Passage:
Wednesday, January 16, 2008

We must protest, but who will teach us to do it peacefully?

A majority of Kenyans are feeling wronged. They are feeling wasted, abused and denied their democratic right.

Many people are feeling wasted because they spent lots of hours queuing to cast their votes, and yet, apparently to them, it was not a transparent process. They felt all their efforts came to nothing and now, they are angry.

That anger can clearly be seen in the outburst of violence that broke immediately after the announcement of the presidential results. The burning of homes and the Eldoret church massacre are just some of these instances. These are clearly things which are not ‘Kenyan.’

I felt the outburst of anger from the comfort of my office chair on the same day the president was re-elected and sworn in.

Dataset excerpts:
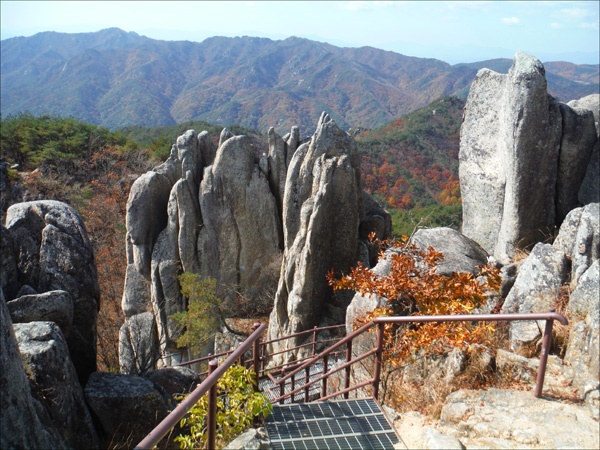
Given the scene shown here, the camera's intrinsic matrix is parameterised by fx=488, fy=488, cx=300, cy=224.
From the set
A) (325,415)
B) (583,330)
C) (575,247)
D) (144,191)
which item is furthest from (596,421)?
(144,191)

Work order 1:
Decide whether each statement agrees with the passage on the Kenyan election. Answer yes or no for each and quote the deciding words from the passage.
(a) The violence broke out immediately after the presidential results were announced.
(b) The writer saw the outburst of anger while out on the streets.
(c) A minority of Kenyans are feeling wronged.
Work order 2: Transcribe the passage on the Kenyan election between "We must protest, but" and "they are angry.", inclusive.

Exercise answer 1:
(a) Yes: "the outburst of violence that broke immediately after the announcement of the presidential results"
(b) No: "I felt the outburst of anger from the comfort of my office chair"
(c) No: "A majority of Kenyans are feeling wronged."

Exercise answer 2:
We must protest, but who will teach us to do it peacefully?

A majority of Kenyans are feeling wronged. They are feeling wasted, abused and denied their democratic right.

Many people are feeling wasted because they spent lots of hours queuing to cast their votes, and yet, apparently to them, it was not a transparent process. They felt all their efforts came to nothing and now, they are angry.